How can I select my Chip-seq genes (targets) in my Rna-seq data?
4.7 years ago
LuisNagano ▴ 90

Hi, I need some help! I want to select my target genes generated by my ChIP-seq (HOMER - genes symbols) within my list of differentially expressed genes from RNA-seq (Cuffdiff output), so I can identify my target genes ids, “XLOC_” gene ids generated by cufflinks, (like select a complete line from my cuffdiff file where I find my target gene), this way I can plot the heatmap of these genes using RNA-seq data. How can I do this in a simple way?

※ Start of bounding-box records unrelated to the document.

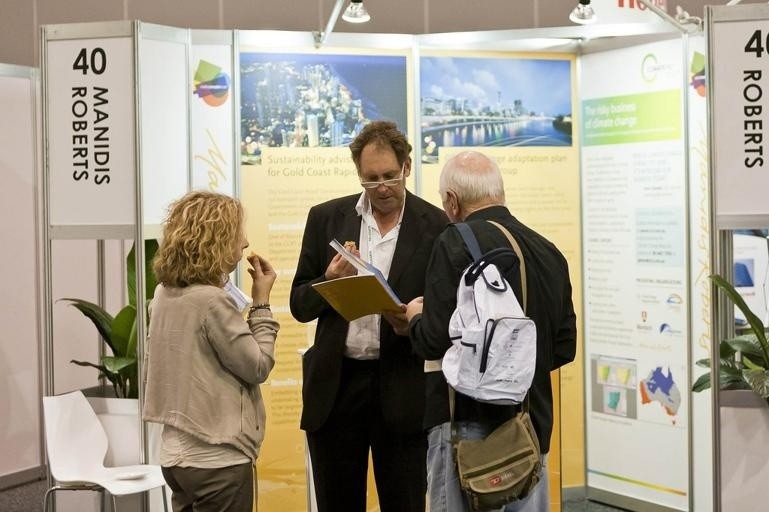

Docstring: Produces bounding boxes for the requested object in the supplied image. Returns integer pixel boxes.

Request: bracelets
[246,303,270,318]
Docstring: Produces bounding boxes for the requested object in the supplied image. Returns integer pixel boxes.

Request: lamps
[312,0,371,51]
[568,0,688,36]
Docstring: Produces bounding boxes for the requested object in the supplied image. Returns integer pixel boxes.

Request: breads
[344,241,355,248]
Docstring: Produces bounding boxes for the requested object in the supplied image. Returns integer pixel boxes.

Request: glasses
[361,160,405,189]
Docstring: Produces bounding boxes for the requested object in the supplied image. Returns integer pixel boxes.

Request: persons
[404,148,579,512]
[137,189,282,512]
[285,118,454,511]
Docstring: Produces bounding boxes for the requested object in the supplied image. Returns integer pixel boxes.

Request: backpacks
[441,222,537,406]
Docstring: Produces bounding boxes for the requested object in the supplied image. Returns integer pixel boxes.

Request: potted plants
[49,240,172,511]
[693,272,769,512]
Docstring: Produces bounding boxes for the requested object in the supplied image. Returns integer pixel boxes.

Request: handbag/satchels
[452,409,542,510]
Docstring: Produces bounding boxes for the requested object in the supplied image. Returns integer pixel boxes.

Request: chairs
[42,389,172,512]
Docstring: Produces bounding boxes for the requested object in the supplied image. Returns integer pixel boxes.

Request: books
[225,282,253,314]
[311,236,407,324]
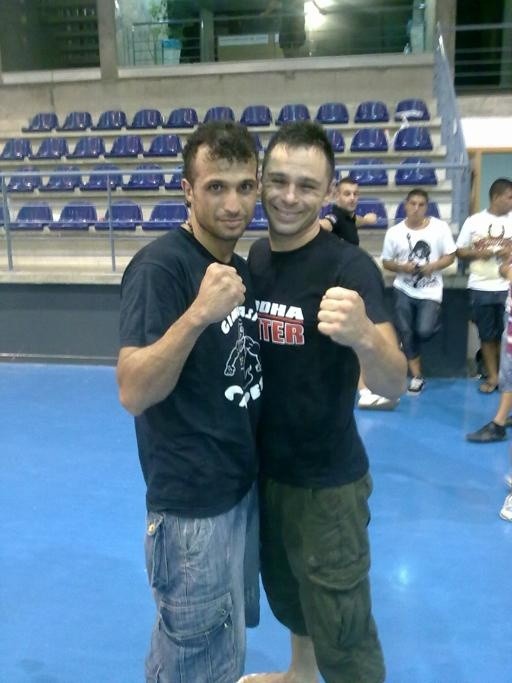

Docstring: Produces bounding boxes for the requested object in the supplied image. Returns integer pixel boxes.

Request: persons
[466,256,512,442]
[380,189,457,396]
[112,120,266,683]
[240,121,411,682]
[457,177,512,395]
[319,176,401,410]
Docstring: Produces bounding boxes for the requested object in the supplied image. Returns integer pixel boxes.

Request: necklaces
[414,218,426,228]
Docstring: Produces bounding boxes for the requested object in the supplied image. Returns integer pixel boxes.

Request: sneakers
[467,421,505,442]
[359,394,391,410]
[408,375,424,395]
[500,494,512,520]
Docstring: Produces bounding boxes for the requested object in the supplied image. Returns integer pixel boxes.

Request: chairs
[0,100,443,231]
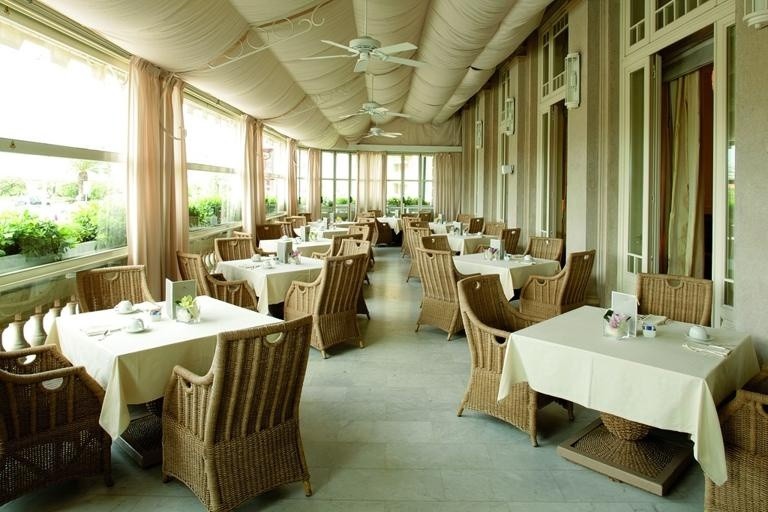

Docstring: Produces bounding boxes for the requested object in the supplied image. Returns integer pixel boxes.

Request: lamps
[564,51,582,110]
[743,0,767,31]
[475,120,483,149]
[502,98,514,134]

->Annotated genes (HOMER output)

• SULT1B1
• LHFPL
• ZMYND8

->Cuffdiff table file (RNA-seq)

• gene_id gene symbol locus
• XLOC_000001 DDX11L1 chr1:11868-31109
• XLOC_000002 MIR1302-2 chr1:11868-31109
• XLOC_000003 OR4G4P chr1:52472-53312 ...
RNA-Seq ChIP-Seq Cufflinks Cuffdiff • 1.7k views
Hello LuisNagano!

What do you mean with "in a simple way"? Does it mean that you know how to use R for instance?

With R you can do this simple namely, your Homer output seem to be gene symbols, which I recognize in the second column of your cuffdiff table.

So import the files in R and use for example: %in%

4.7 years ago

It looks like your target genes in ChIP-seq (HOMER output) and gene symbols in Cuffdiff table are in HGNC notation http://www.genenames.org/ So they should match exactly.

In order to select all lines from cuffdiff output that have gene names from the list of HOMER output in the second column you can run:

awk 'NR==FNR{HOMER_LIST[$1]=$1}(NR!=FNR&&HOMER_LIST[$2]){print$0}' homer_output_file cuffdiff_output_file


NR==FNR is true when awk reads the first file. That way all gene names from the first file will be stored in memory as an array HOMER_LIST. NR!=FNR is true when awk read the second file. Using && it also tests if second column element $2 from each row of the second file can be found in HOMER_LIST. As a result awk prints to stdout the complete line$0 from cuffdiff file where it can find gene name from that line in the target gene file.